Chi sequences (5′-GCTGGTGG-3′) are cis-acting 8 bp sequence elements that enhance homologous recombination promoted by the RecBCD pathway in Escherichia coli. The genome of E. coli K-12 MG1655 contains 1009 Chi sequences and this frequency far exceeds the expected value for occurrence of an 8 bp sequence in a genome of this size. It is generally thought that the over-representation of Chi sequences indicates that they have been selected for during evolution because of their function in recombination. The genes from three E. coli strains (K-12, O157 and CFT) were classified into three categories (island, match to other E. coli, and backbone). Island genes have a different base composition and codon usage in comparison with those in the backbone genes, therefore they were relatively new and not yet adapted to the base composition patterns and codon usage typical of the recipient genome. The over-representation of Chi sequences was examined by comparing Chi frequencies and codon frequencies between island and backbone genes.
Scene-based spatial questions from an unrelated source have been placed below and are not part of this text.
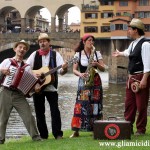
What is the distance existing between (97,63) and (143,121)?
117 centimetres

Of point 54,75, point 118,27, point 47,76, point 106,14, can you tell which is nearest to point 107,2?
point 106,14

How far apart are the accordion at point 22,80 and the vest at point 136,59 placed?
1.50 metres

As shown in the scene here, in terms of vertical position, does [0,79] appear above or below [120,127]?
above

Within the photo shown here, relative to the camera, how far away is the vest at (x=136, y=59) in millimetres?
8367

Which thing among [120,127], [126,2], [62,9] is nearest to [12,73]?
[120,127]

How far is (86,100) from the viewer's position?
8.74 meters

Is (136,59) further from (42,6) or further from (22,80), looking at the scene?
(42,6)

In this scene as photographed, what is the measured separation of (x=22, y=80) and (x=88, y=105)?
116cm

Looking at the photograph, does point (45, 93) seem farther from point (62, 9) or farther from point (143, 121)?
point (62, 9)

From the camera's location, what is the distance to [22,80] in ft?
27.3

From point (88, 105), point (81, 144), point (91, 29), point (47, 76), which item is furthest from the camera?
point (91, 29)

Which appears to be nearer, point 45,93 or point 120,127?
point 120,127

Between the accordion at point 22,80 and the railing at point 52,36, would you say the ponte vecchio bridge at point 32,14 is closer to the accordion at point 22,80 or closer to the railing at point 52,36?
the railing at point 52,36

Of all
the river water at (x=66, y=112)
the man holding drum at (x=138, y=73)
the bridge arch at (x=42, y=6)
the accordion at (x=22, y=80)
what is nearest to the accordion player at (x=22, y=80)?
the accordion at (x=22, y=80)
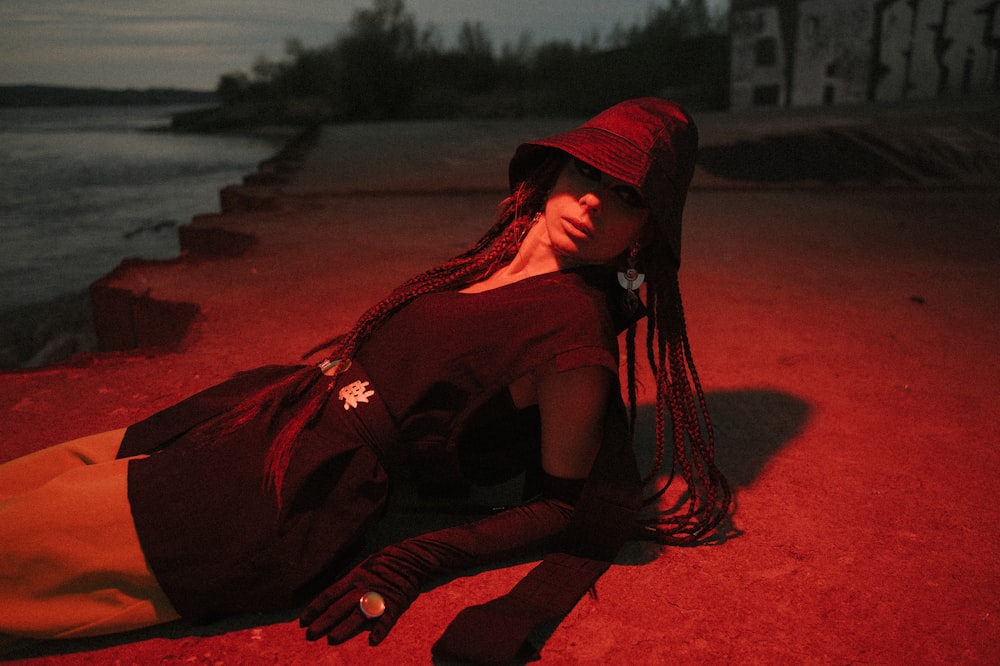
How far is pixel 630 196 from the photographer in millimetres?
1476

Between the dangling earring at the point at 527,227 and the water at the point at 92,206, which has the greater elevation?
the dangling earring at the point at 527,227

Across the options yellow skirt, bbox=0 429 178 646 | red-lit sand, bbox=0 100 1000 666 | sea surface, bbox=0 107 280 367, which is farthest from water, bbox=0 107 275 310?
yellow skirt, bbox=0 429 178 646

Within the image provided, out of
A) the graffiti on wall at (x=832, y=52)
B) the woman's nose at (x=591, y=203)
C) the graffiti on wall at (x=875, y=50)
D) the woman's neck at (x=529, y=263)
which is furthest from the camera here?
the graffiti on wall at (x=832, y=52)

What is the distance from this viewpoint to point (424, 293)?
1.66 meters

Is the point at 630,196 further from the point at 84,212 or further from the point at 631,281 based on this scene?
the point at 84,212

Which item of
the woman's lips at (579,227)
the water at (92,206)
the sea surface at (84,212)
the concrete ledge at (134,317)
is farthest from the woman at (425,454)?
the water at (92,206)

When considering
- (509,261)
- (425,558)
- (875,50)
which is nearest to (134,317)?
(509,261)

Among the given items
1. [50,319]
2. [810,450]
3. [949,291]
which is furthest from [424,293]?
[50,319]

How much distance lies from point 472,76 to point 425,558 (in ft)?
88.4

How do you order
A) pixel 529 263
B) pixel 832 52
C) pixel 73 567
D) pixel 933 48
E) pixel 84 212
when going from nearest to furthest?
pixel 73 567 < pixel 529 263 < pixel 84 212 < pixel 933 48 < pixel 832 52

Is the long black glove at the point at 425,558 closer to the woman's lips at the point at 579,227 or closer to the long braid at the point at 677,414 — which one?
the long braid at the point at 677,414

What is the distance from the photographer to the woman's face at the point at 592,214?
1.48 metres

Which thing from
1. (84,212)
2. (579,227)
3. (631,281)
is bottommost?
(84,212)

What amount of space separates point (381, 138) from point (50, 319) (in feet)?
29.4
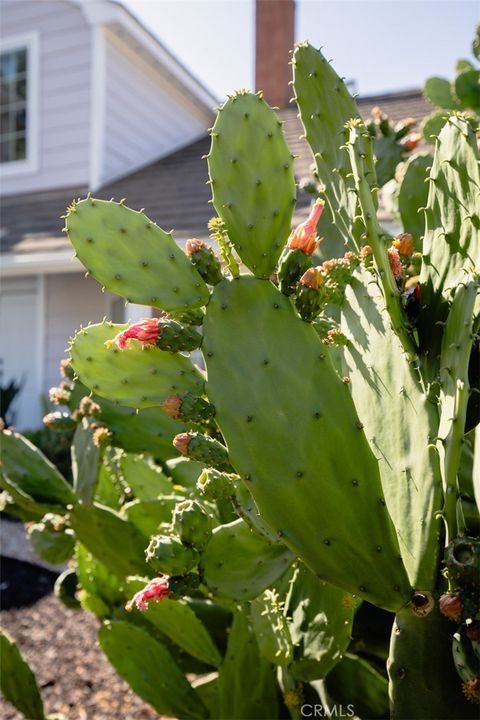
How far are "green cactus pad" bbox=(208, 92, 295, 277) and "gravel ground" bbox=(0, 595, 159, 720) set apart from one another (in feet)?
8.91

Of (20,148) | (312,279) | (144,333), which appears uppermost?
(20,148)

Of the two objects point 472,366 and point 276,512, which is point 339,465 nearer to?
point 276,512

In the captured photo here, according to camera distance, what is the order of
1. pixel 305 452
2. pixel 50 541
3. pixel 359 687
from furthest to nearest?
pixel 50 541, pixel 359 687, pixel 305 452

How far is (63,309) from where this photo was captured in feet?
31.5

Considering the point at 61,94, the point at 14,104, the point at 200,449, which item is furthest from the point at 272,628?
the point at 14,104

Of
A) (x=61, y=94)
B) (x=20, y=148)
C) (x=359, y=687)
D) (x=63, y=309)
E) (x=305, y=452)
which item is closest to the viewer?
(x=305, y=452)

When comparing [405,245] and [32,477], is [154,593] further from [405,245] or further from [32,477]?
[32,477]

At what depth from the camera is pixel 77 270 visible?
916 centimetres

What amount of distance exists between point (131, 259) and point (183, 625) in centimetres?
136

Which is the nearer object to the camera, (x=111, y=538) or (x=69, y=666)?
(x=111, y=538)

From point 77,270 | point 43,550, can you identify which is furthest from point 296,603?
point 77,270

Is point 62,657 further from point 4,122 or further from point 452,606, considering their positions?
point 4,122

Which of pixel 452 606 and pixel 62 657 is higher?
pixel 452 606

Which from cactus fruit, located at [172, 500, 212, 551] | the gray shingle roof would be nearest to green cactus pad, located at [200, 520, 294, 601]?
cactus fruit, located at [172, 500, 212, 551]
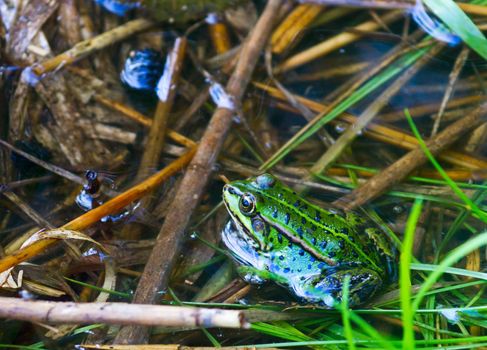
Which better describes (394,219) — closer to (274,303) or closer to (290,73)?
(274,303)

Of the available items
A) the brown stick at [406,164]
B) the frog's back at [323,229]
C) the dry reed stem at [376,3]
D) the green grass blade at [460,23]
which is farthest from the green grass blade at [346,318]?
the dry reed stem at [376,3]

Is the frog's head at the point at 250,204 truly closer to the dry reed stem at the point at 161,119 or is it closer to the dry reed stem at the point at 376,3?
the dry reed stem at the point at 161,119

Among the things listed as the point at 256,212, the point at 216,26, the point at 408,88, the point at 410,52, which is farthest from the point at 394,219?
the point at 216,26

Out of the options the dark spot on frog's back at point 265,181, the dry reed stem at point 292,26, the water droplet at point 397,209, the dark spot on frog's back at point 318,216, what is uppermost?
the dry reed stem at point 292,26

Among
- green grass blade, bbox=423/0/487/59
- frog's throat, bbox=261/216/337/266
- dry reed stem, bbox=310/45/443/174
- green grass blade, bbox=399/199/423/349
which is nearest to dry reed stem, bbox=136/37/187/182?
frog's throat, bbox=261/216/337/266

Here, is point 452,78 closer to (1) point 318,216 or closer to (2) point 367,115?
(2) point 367,115
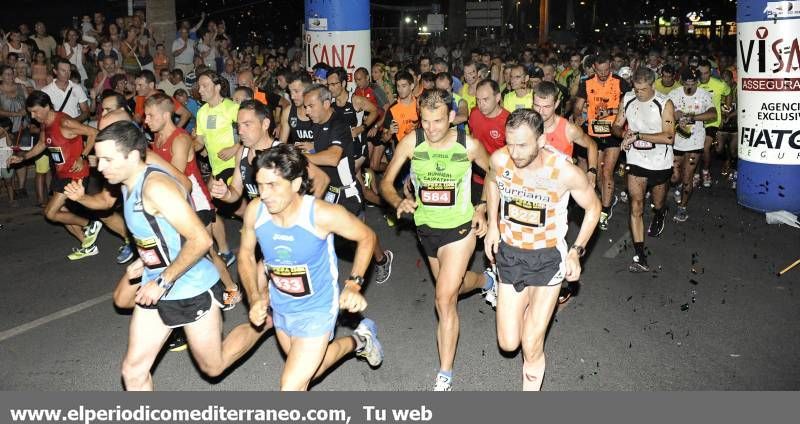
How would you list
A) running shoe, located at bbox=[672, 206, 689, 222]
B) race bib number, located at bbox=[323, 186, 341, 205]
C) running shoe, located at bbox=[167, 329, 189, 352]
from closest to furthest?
running shoe, located at bbox=[167, 329, 189, 352], race bib number, located at bbox=[323, 186, 341, 205], running shoe, located at bbox=[672, 206, 689, 222]

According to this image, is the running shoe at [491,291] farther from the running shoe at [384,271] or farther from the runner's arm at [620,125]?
the runner's arm at [620,125]

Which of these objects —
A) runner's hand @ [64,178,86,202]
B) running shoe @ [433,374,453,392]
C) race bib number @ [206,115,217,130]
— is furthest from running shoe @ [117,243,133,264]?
running shoe @ [433,374,453,392]

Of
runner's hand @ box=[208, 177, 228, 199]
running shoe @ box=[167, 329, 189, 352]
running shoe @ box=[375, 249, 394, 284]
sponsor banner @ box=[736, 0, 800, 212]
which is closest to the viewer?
runner's hand @ box=[208, 177, 228, 199]

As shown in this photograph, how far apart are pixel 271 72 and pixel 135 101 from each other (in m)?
3.90

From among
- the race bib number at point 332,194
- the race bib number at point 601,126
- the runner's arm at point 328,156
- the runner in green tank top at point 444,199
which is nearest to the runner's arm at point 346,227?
the runner in green tank top at point 444,199

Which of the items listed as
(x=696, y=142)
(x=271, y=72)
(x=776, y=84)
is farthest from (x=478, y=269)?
(x=271, y=72)

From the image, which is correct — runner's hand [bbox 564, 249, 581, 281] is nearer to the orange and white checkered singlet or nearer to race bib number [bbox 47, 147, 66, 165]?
the orange and white checkered singlet

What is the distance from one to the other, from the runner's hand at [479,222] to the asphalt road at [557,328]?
1.02 metres

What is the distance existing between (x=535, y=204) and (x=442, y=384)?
4.51 ft

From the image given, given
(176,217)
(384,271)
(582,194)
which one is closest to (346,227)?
(176,217)

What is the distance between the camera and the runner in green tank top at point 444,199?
17.7 ft

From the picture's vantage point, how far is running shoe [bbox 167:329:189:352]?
608 centimetres

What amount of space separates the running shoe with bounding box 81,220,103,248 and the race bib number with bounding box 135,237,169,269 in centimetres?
454

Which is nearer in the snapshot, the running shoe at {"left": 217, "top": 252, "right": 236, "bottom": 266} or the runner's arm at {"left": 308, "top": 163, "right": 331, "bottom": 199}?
the runner's arm at {"left": 308, "top": 163, "right": 331, "bottom": 199}
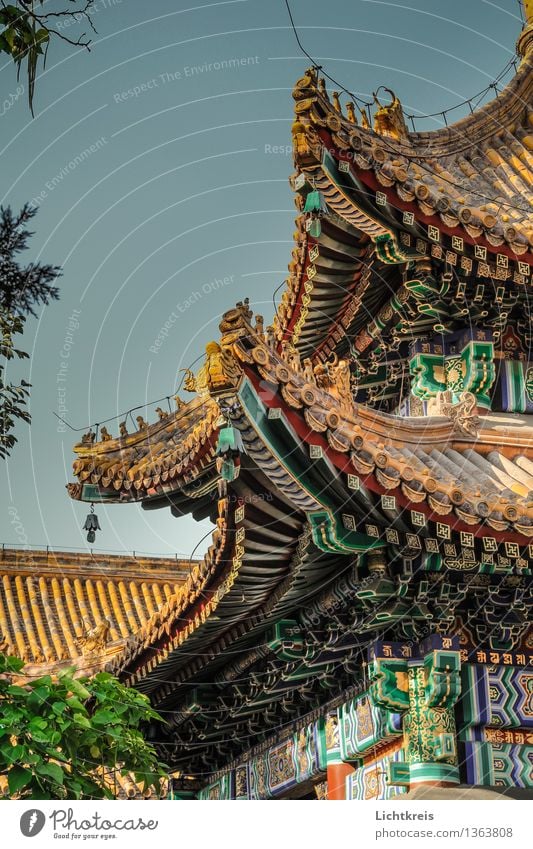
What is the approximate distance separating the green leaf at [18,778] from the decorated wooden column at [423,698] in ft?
9.82

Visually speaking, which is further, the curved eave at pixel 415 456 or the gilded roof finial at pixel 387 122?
the gilded roof finial at pixel 387 122

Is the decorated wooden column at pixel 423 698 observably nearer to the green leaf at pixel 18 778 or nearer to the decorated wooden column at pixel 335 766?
the decorated wooden column at pixel 335 766

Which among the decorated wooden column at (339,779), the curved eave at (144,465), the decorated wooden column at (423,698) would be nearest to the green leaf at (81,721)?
the decorated wooden column at (423,698)

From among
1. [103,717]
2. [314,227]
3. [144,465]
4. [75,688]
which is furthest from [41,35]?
[144,465]

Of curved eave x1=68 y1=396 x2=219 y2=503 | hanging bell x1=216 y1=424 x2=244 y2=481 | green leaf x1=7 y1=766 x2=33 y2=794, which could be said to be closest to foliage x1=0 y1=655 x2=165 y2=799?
green leaf x1=7 y1=766 x2=33 y2=794

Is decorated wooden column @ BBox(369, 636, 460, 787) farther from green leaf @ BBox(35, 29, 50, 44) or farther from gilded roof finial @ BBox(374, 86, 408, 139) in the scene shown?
green leaf @ BBox(35, 29, 50, 44)

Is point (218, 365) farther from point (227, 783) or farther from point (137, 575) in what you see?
point (137, 575)

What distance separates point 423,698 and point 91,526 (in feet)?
15.1

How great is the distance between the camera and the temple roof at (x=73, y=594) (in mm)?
17812

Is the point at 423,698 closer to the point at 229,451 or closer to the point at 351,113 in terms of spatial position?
the point at 229,451

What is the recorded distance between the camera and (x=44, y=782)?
666 cm

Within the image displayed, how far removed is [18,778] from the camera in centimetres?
655

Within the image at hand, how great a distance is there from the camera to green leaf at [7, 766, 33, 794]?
649 centimetres

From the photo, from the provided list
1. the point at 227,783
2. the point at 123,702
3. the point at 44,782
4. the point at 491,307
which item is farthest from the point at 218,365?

The difference in the CTGGTG di-codon frequency between the backbone and island genes was correlated with the frequency of Chi sequences which were translated in the Leu-Val (-G|CTG|GTG|G-) reading frame in the K-12 strain. These results suggest that the main reading frame of Chi sequences increased as a result of the di-codon CTG-GTG increasing under a genome-wide pressure for adapting to the codon usage and base composition of the E. coli K-12 strain, and that the RecBCD recombinase might adjust its recognition sequence to a frequently occurring oligomer such as G-CTG-GTG-G.